DOCUMENT EXCERPT:
● ● ● ●

- Published on
Complete Guide: Deploying Spring Boot API on AWS ECS
- Authors
- Name
- Motions Technologies
Complete Guide: Deploying Spring Boot API on AWS ECS
Introduction
Deploying a Spring Boot API to production requires careful planning and a deep understanding of both application architecture and infrastructure requirements. This comprehensive guide will walk you through every aspect of deploying a Spring Boot API on Amazon ECS (Elastic Container Service), providing you with a production-ready setup that includes proper monitoring, scaling, and security measures.
Why Choose AWS ECS for Spring Boot Applications?

● ● ● ●

SUPPLIED INFORMATION:
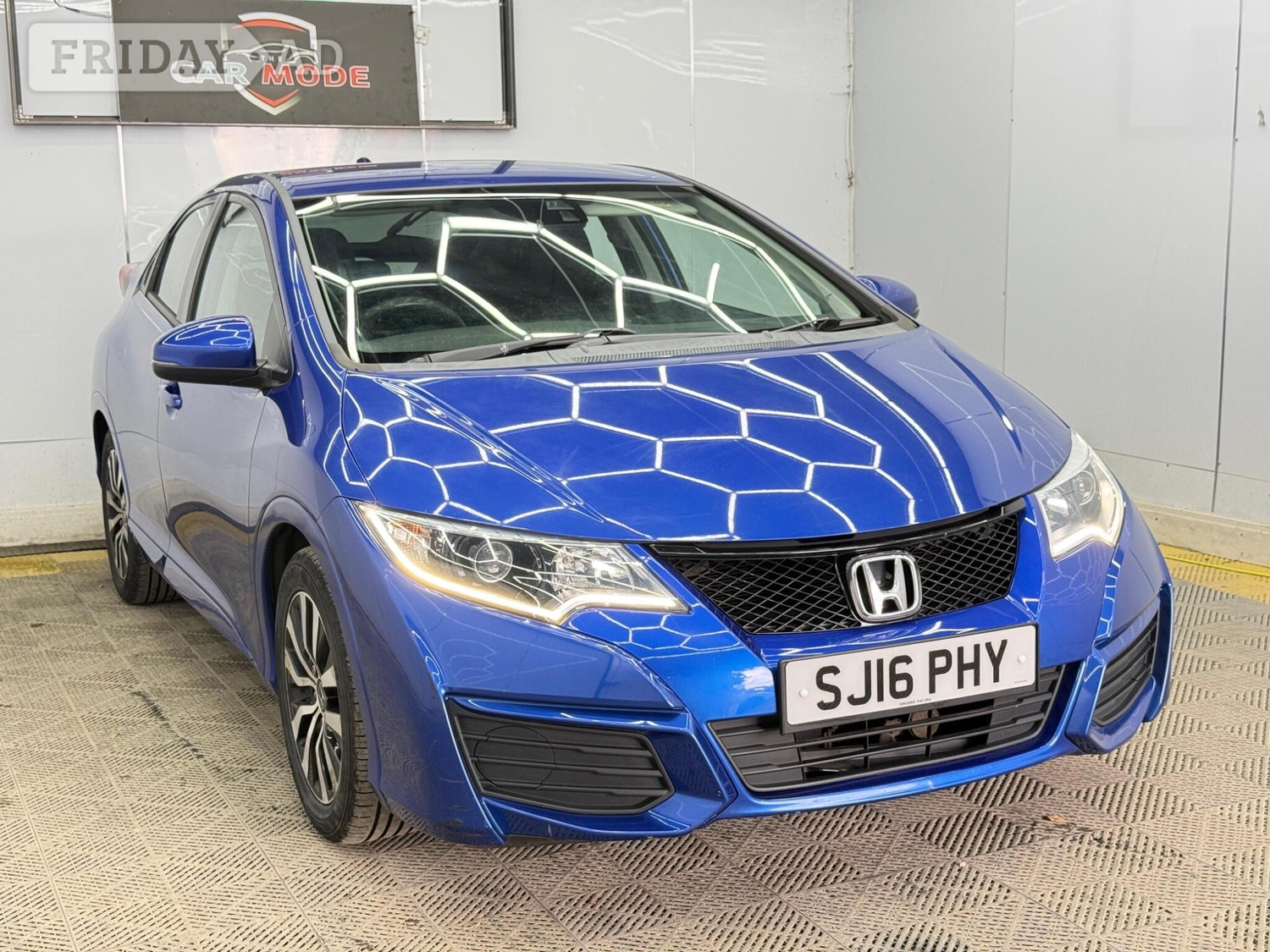 [ berth ]Honda Civic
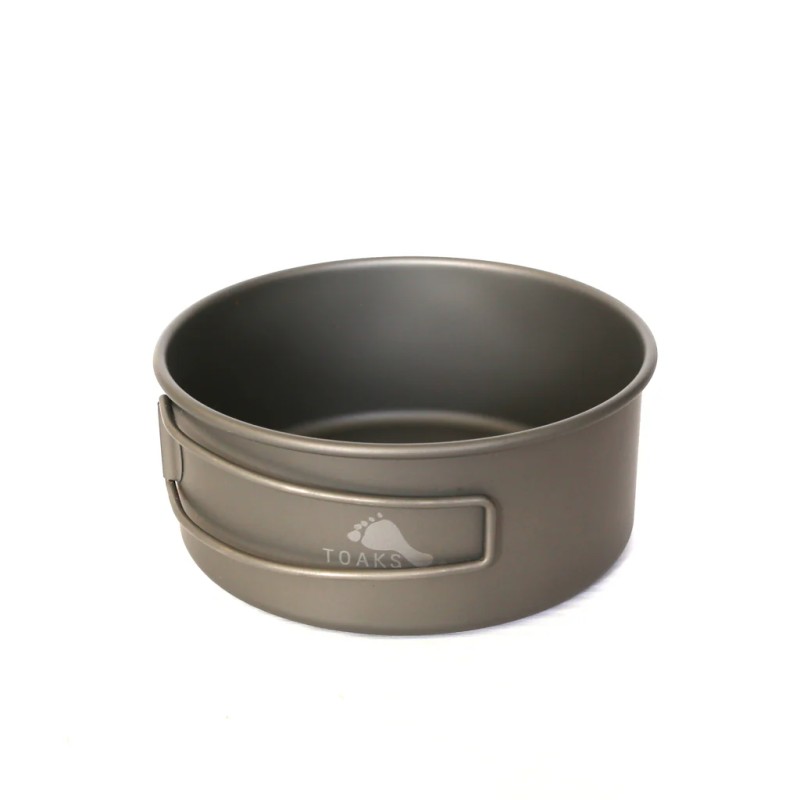 Toaks Titanium D118 Bowl 550 ml Toaks Titanium D118 Bowl 550 ml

● ● ● ●

AIM OF THE TASK:
Answer these questions about the Spring Boot deployment guide, one answer per line:
1. Who is listed as the author?
2. What does ECS stand for?
3. What three things does the production-ready setup include?

ANSWER TO THE EXERCISE:
1. Motions Technologies
2. Elastic Container Service
3. Proper monitoring, scaling, and security measures